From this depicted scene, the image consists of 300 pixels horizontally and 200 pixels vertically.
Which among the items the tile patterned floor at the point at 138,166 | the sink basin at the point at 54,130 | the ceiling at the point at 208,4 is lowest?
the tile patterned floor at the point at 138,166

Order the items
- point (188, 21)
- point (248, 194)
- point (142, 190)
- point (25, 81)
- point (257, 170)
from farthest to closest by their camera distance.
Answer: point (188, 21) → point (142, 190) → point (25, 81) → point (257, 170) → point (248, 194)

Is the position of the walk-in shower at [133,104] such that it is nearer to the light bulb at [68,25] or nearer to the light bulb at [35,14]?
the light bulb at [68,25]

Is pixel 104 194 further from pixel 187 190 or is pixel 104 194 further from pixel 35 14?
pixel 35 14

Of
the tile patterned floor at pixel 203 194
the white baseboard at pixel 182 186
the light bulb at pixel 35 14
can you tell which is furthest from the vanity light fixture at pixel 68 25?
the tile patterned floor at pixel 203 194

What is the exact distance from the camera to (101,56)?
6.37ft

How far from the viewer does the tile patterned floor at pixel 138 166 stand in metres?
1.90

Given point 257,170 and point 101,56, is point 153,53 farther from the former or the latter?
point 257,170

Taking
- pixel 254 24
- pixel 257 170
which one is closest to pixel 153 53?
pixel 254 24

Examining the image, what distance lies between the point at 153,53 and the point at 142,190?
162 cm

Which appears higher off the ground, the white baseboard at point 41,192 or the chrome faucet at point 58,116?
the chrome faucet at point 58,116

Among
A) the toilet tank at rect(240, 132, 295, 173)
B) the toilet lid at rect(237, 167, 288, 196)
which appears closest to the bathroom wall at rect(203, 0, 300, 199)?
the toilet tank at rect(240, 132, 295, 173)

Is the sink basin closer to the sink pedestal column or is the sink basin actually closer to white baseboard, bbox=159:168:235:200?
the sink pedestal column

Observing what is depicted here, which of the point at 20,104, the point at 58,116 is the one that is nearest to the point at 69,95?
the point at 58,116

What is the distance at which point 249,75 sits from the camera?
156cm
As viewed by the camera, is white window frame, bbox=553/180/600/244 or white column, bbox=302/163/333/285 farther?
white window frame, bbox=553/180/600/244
----
Written request: Extract, word for word, the lines from the one containing "Is pixel 104 194 further from pixel 187" through the final line above, including both of those lines.

Written solution:
Is pixel 104 194 further from pixel 187 190 or is pixel 104 194 further from pixel 35 14?
pixel 35 14

Of
the tile patterned floor at pixel 203 194
the white baseboard at pixel 182 186
the light bulb at pixel 35 14
can you tell which is furthest from the vanity light fixture at pixel 68 25?
the tile patterned floor at pixel 203 194

What is the exact distance from the camera to (101,56)?
6.37ft

How far from the viewer does the tile patterned floor at pixel 138 166 stand in metres?
1.90

Given point 257,170 and point 101,56, is point 153,53 farther from the former or the latter?
point 257,170

Taking
- pixel 254 24
- pixel 257 170
which one is closest to pixel 153 53?
pixel 254 24

Examining the image, what distance lies between the point at 153,53 and the point at 142,190?
162 cm

Which appears higher off the ground, the white baseboard at point 41,192 or the chrome faucet at point 58,116?
the chrome faucet at point 58,116

Among
A) the toilet tank at rect(240, 132, 295, 173)
B) the toilet lid at rect(237, 167, 288, 196)
which appears closest to the bathroom wall at rect(203, 0, 300, 199)?
the toilet tank at rect(240, 132, 295, 173)

Is the sink basin closer to the sink pedestal column or is the sink basin actually closer to white baseboard, bbox=159:168:235:200?
the sink pedestal column

Observing what is depicted here, which of the point at 20,104, the point at 58,116 is the one that is nearest to the point at 69,95?
the point at 58,116

What is the distance at which point 249,75 sits from the camera?
156cm
As viewed by the camera, is white window frame, bbox=553/180/600/244 or white column, bbox=302/163/333/285 farther?
white window frame, bbox=553/180/600/244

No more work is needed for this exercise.